● **Short task**
Translate this sentence from the business confidence survey report into Spanish: "Non-EU Europe reported the lowest level of confidence in the world, falling 2.5 points to 51.8."

● **Quoted passage**
########

YPO Global Pulse Survey: Confidence among EU business leaders holds firm in first quarter
Outlook improves in Germany and UK, but chief executives in France and Greece less positive
While overall sentiment remained steady, there were significant shifts in confidence within the major EU economies. France saw a sharp decline in confidence in the weeks preceding the tightly-contested presidential election on 23 April. The Index for France slumped 8.1 points to 54.5, its lowest level since January 2015.
Greece also reported a severe loss of confidence, following its weak economic performance, crashing 11.9 points to 46.2, its lowest point since July 2015 and back in pessimistic territory. Italy saw a more moderate decline, slipping 1.5 points to 59.8.
Germany, on the other hand, enjoyed a strong surge in confidence in the first quarter, gaining 6.4 points to 62.7, its highest level since January 2011. This followed stronger than anticipated growth at the end of 2016 and in the first three months of this year.
The United Kingdom also reported a more positive outlook, jumping 6.0 points to 61.0, its highest level in the past twelve months, and prior to the referendum decision to leave the EU.
"Despite concerns of an economic slowdown, most economies in the EU have continued to strengthen and, in some cases, outperform predictions," said Juan Carlos Fouz Silva, YPO member and CEO of Global Assets Buyout.
"Chief executives in Europe are facing unprecedented levels of uncertainty, both within the region and beyond, and are operating in an economic and political landscape that is changing by the day. While the climate for business remains relatively favourable at present, chief executives will remain somewhat cautious, particularly with important elections on the horizon in Germany, France and the United Kingdom."
Non-EU Europe reported the lowest level of confidence in the world, falling 2.5 points to 51.8.
Globally, the YPO Global Pulse Index for the first quarter of 2017 edged up 0.3 point to 62.5, its highest level since January 2015. For the second consecutive quarter, the United States reported the highest level of confidence in the world, inching up 0.3 point to 64.9. Confidence in Asia climbed 2.1 points to land at 63.3, its highest level since April 2015. Africa is the second-least confident region globally, edging down 0.3 point to 54.4. Elsewhere, confidence in Latin America dropped by 1.2 points to 57.1, while confidence in the Middle East and North Africa (MENA) region showed the biggest decline, sliding 4.3 points to 55.2.

########

● **Data lines**
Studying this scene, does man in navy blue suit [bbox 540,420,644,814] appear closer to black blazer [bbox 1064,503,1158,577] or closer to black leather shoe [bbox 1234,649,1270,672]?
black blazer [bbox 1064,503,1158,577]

########

● **Response below**
La Europa no perteneciente a la UE registró el nivel de confianza más bajo del mundo, con una caída de 2,5 puntos hasta 51,8.